One area of interest is the role of airway autoantigens, microbiomes, microRNAs, and oxidative status in shaping asthma phenotypes and endotypes. For instance, NETs had the potential to trigger the release of autoantigens (such as cytokeratin 18, α-enolase, and tissue transglutaminase) from AECs, which could contribute to the production of autoantibodies against these autoantigens [19]. Notably, elevated levels of these autoantibodies have been observed in patients with SA and those with toluene diisocyanate-induced occupational asthma (a condition typically associated with neutrophil activation profiles) [101-103]. Lactobacillus paracasei-derived extracellular vesicles have shown potential therapeutic effects in asthma, with lower levels observed in NA compared to EA and HCs [104]. This finding suggested a diminished protective immune response in NA, highlighting its potential as a biomarker for distinguishing asthma phenotypes.
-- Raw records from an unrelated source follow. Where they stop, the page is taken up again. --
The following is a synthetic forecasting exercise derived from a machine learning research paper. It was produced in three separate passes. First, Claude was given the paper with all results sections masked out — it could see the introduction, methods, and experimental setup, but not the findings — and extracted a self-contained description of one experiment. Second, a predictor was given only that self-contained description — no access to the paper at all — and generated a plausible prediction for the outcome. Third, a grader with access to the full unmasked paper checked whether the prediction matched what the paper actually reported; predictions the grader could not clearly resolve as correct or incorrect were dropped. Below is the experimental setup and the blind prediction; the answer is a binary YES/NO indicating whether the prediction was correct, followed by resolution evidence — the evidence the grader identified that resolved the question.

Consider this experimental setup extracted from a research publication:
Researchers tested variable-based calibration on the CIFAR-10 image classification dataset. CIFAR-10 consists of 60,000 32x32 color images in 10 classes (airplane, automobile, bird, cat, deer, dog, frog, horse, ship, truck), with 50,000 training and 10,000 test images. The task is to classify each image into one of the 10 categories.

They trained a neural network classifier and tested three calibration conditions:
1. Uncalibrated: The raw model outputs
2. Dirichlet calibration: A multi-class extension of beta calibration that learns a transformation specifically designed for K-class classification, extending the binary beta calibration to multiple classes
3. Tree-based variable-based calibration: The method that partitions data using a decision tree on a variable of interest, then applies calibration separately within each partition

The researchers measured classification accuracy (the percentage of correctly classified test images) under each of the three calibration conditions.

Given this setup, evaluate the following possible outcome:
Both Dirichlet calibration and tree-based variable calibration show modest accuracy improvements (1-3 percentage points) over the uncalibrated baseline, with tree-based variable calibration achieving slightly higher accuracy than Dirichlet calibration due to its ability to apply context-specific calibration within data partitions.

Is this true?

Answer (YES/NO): NO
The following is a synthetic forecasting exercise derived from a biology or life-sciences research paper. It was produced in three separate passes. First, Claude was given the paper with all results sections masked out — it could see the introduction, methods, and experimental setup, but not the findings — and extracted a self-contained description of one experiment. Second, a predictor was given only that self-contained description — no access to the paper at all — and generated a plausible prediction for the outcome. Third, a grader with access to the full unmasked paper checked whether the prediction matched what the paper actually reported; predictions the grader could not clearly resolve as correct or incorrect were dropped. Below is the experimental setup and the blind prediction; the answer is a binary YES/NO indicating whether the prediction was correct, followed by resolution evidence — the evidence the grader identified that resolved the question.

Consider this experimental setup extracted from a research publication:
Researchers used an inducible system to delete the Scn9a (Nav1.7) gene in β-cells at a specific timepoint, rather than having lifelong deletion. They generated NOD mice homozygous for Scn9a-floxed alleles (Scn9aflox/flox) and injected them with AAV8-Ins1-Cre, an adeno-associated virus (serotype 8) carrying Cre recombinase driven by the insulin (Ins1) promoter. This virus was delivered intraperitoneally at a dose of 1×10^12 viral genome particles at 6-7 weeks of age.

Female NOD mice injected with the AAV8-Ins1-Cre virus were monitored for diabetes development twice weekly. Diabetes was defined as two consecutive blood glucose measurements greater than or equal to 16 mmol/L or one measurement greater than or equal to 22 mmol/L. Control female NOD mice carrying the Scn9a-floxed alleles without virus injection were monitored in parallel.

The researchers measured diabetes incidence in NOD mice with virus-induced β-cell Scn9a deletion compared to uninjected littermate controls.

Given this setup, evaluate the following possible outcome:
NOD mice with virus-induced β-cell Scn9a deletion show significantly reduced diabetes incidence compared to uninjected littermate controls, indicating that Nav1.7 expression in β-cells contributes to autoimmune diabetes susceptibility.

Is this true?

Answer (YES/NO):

Additionally, hsa-miR-4517, a microRNA upregulated by Micrococcus luteus-derived extracellular vesicles, suppressed IL-1β production from monocytes, thereby reducing neutrophilic inflammation and presenting a novel therapeutic approach for NA [105]. Moreover, elevated 8-Iso-prostaglandin F2α levels found in NA indicated increased oxidative stress, serving as both a biomarker and a target for therapeutic strategies [106]. Altogether, these three molecules represent promising avenues for understanding and potentially managing NA. Further research into these biomarkers in large cohorts may lead to improved diagnostic tools and targeted therapies for patients with NA.
5. CONCLUSION
NA represents a complex and difficult-to-treat phenotype of asthma that demands a comprehensive understanding of its underlying mechanisms and biomarkers. This review has highlighted the crucial role of inflammatory cells and their ET in the pathogenesis of NA, offering potential biomarkers such as SAA1, S100A9, otulin, MCP-1, and sST2 as promising targets for NA diagnosis and treatment. The identification and validation of these biomarkers could pave the way for achieving precision medicine, thereby improving outcomes for patients with NA. Collaborative efforts among researchers, clinicians, and policymakers are essential in addressing the diagnostic challenges and enhancing the overall management of asthma, ultimately reducing its economic and health burden. By advancing our knowledge of NA and implementing evidence-based interventions, we can move towards more effective and personalized care for asthmatics, ensuring a better quality of life for those affected by this chronic condition.